Action item:
From the line containing "HDJ2 knockout cells" down to the final entry below, restate each line word for word.

(Stored data entries)
★ ★ ★

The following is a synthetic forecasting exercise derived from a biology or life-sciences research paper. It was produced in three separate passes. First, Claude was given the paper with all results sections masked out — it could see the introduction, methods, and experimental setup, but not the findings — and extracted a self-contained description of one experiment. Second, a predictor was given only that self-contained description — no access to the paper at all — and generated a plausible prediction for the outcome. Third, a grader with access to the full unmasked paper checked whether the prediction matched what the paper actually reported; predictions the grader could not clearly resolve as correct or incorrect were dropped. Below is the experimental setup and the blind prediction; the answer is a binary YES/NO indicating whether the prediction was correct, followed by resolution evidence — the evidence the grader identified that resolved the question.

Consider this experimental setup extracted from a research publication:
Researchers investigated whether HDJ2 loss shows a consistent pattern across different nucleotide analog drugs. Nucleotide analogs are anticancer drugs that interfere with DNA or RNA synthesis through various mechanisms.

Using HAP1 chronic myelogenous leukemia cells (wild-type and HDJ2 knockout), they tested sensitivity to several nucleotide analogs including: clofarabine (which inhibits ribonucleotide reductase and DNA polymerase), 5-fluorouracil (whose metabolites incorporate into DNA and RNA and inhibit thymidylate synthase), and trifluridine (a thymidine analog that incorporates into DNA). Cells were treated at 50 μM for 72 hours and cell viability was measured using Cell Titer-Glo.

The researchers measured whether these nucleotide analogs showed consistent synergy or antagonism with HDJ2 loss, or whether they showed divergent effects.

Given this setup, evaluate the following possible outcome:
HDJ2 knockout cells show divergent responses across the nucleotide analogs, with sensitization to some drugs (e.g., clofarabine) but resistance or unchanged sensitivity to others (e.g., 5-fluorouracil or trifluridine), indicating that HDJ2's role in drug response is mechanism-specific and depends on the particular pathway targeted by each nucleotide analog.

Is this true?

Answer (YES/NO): YES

★ ★ ★

Output of the exercise:
HDJ2 knockout cells show divergent responses across the nucleotide analogs, with sensitization to some drugs (e.g., clofarabine) but resistance or unchanged sensitivity to others (e.g., 5-fluorouracil or trifluridine), indicating that HDJ2's role in drug response is mechanism-specific and depends on the particular pathway targeted by each nucleotide analog.

Is this true?

Answer (YES/NO): YES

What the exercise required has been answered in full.